Retype all of the material below exactly as it appears, leaving out the pictures.

(Lines of data)
•••••

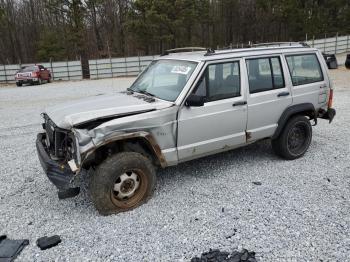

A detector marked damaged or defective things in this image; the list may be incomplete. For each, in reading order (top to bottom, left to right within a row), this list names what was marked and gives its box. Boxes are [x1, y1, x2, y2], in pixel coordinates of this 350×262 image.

crushed hood [45, 91, 174, 129]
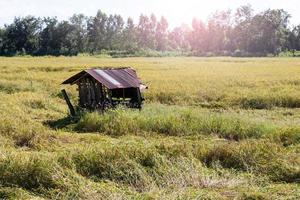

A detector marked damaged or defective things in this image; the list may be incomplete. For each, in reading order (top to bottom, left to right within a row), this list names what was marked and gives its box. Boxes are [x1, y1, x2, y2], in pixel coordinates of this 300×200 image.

rusty metal roof [62, 67, 142, 88]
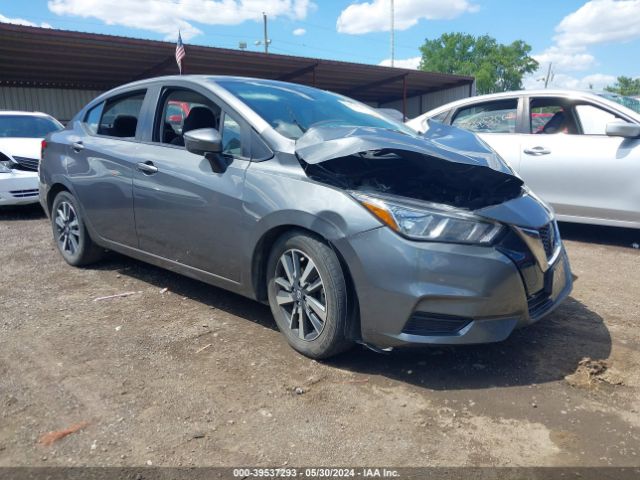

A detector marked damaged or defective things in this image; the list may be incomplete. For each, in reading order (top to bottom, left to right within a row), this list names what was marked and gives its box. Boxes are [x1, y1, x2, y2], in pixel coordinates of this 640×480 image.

front-end collision damage [296, 124, 524, 210]
damaged bumper [338, 223, 572, 346]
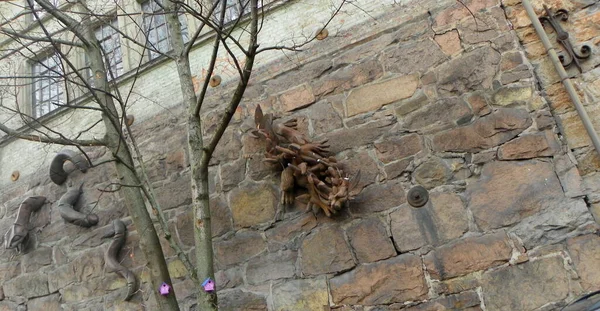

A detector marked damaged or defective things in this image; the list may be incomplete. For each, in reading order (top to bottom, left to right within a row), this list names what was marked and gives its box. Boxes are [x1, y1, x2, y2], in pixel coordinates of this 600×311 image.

rusty metal bracket [540, 5, 592, 72]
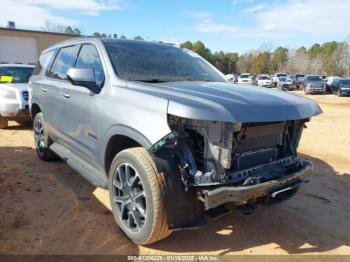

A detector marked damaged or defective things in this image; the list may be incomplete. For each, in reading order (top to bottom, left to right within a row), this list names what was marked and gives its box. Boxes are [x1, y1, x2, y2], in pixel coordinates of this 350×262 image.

damaged chevrolet tahoe [28, 37, 322, 245]
wrecked vehicle [28, 39, 322, 246]
damaged hood [127, 81, 322, 123]
crumpled front bumper [201, 160, 314, 209]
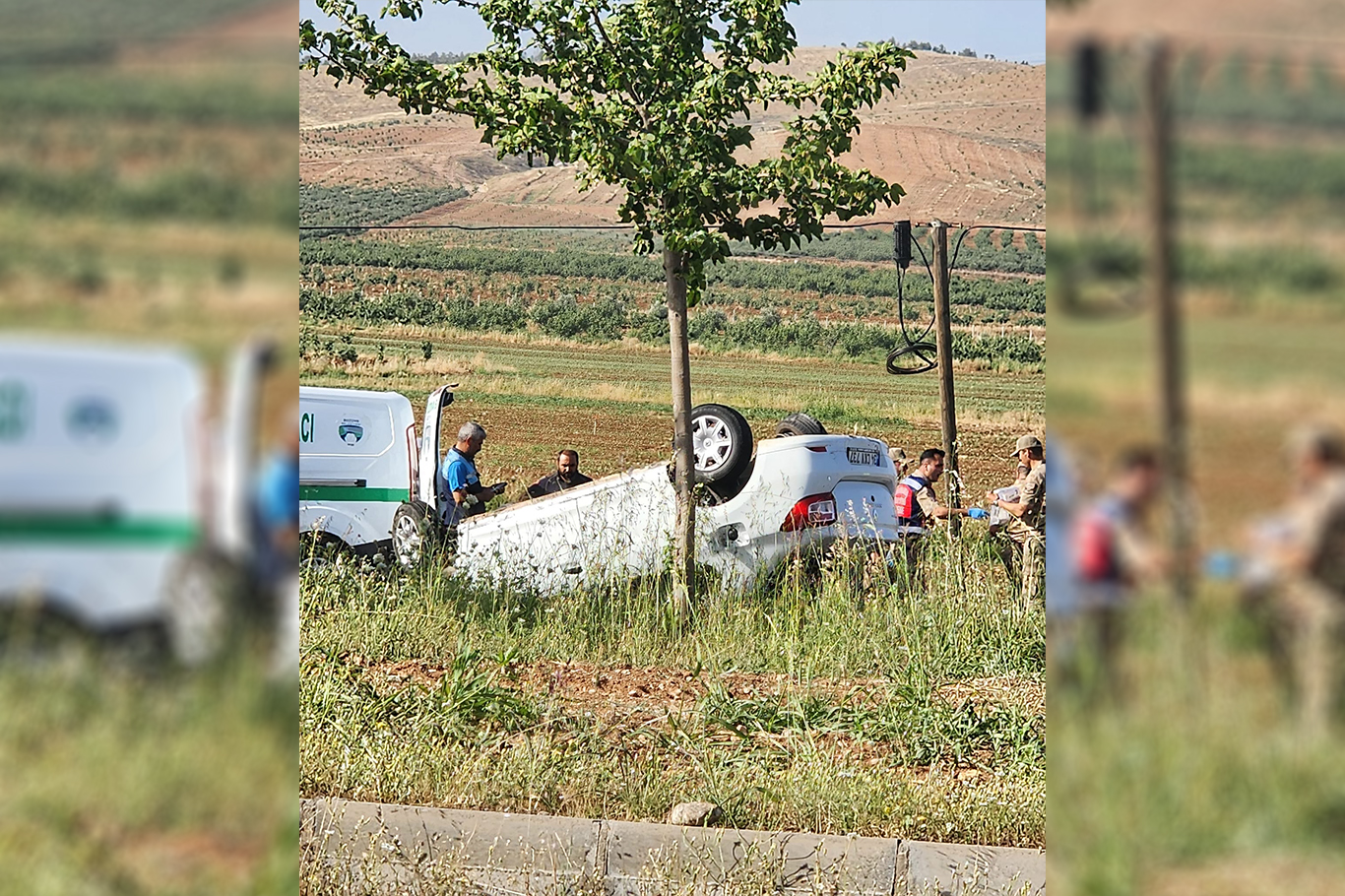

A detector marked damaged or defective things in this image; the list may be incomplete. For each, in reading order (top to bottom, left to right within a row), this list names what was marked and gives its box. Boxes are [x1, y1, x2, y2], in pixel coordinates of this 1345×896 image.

exposed car wheel [689, 406, 752, 488]
exposed car wheel [772, 414, 827, 439]
overturned white car [394, 388, 910, 595]
exposed car wheel [392, 502, 433, 571]
exposed car wheel [163, 547, 239, 666]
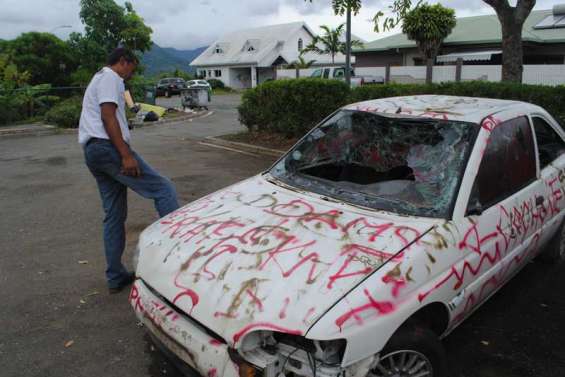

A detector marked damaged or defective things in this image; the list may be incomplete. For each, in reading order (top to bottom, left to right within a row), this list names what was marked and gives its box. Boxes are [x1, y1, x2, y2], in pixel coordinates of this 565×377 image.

broken windshield [268, 108, 476, 217]
broken glass [268, 109, 476, 217]
damaged bumper [129, 278, 238, 376]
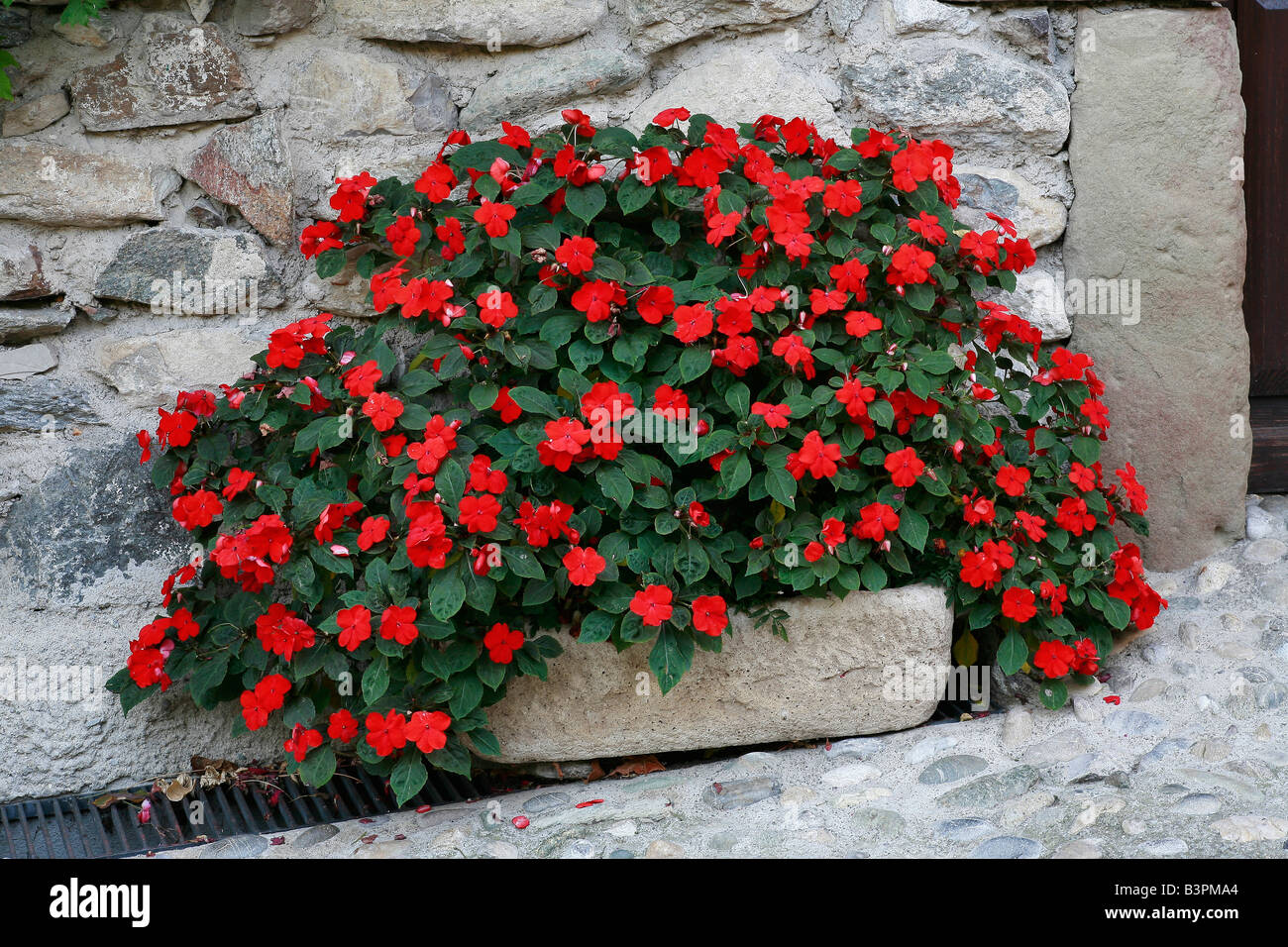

•••••

* COMPLETE OUTPUT *
A detector marked damaged or defective things in this image; the list may be incomplete. For each, in reading order (top to bottom, left to right within a row), this list names what was marked and gives its box. Boxes are [x1, y1, x2, y2], in pixel coordinates of this 350×262 image.

crushed hood [45, 91, 174, 129]

A detector marked damaged or defective things in this image; the list may be incomplete. For each, in reading order (top to bottom, left to right within a row), this list names what was marked and gives its box. Boxes are [x1, y1, x2, y2], in pixel coordinates of this 300×200 image.

rusty metal roof [62, 67, 142, 88]

A detector marked damaged or defective things in this image; the list may be incomplete. For each, in reading order (top to bottom, left to right within a row), this list names what was marked and gives its box. Boxes are [x1, y1, x2, y2], in pixel coordinates of this 640×480 image.

front-end collision damage [296, 124, 524, 210]
damaged bumper [338, 223, 572, 346]

A detector marked damaged or defective things in this image; the list may be incomplete. For each, in reading order (top to bottom, left to right within a row), this list names what was marked and gives its box. Boxes are [x1, y1, x2, y2], in pixel coordinates of this 600×311 image.

rusty metal bracket [540, 5, 592, 72]

A detector marked damaged or defective things in this image; the list may be incomplete. For each, in reading order (top to bottom, left to right within a row), this list names what was marked and gives its box. Boxes are [x1, y1, x2, y2], in pixel coordinates of this 350×262 image.

damaged chevrolet tahoe [28, 37, 322, 245]
wrecked vehicle [28, 39, 322, 246]
damaged hood [127, 81, 322, 123]
crumpled front bumper [201, 160, 314, 209]

A detector marked damaged or defective things in this image; the list may be incomplete. For each, in reading order (top to bottom, left to right within a row), this list names what was marked and gives its box. Boxes are [x1, y1, x2, y2], in pixel coordinates of this 1345×896 image.

exposed car wheel [689, 406, 752, 488]
exposed car wheel [772, 414, 827, 439]
overturned white car [394, 388, 910, 595]
exposed car wheel [392, 502, 433, 571]
exposed car wheel [163, 547, 239, 666]

A detector marked damaged or defective things in this image; the list may be incomplete. For each, in reading order (top to bottom, left to right within a row), this list names what was marked and gives its box. Boxes are [x1, y1, x2, y2], in pixel coordinates of this 565×377 image.

broken windshield [268, 108, 476, 217]
broken glass [268, 109, 476, 217]
damaged bumper [129, 278, 238, 376]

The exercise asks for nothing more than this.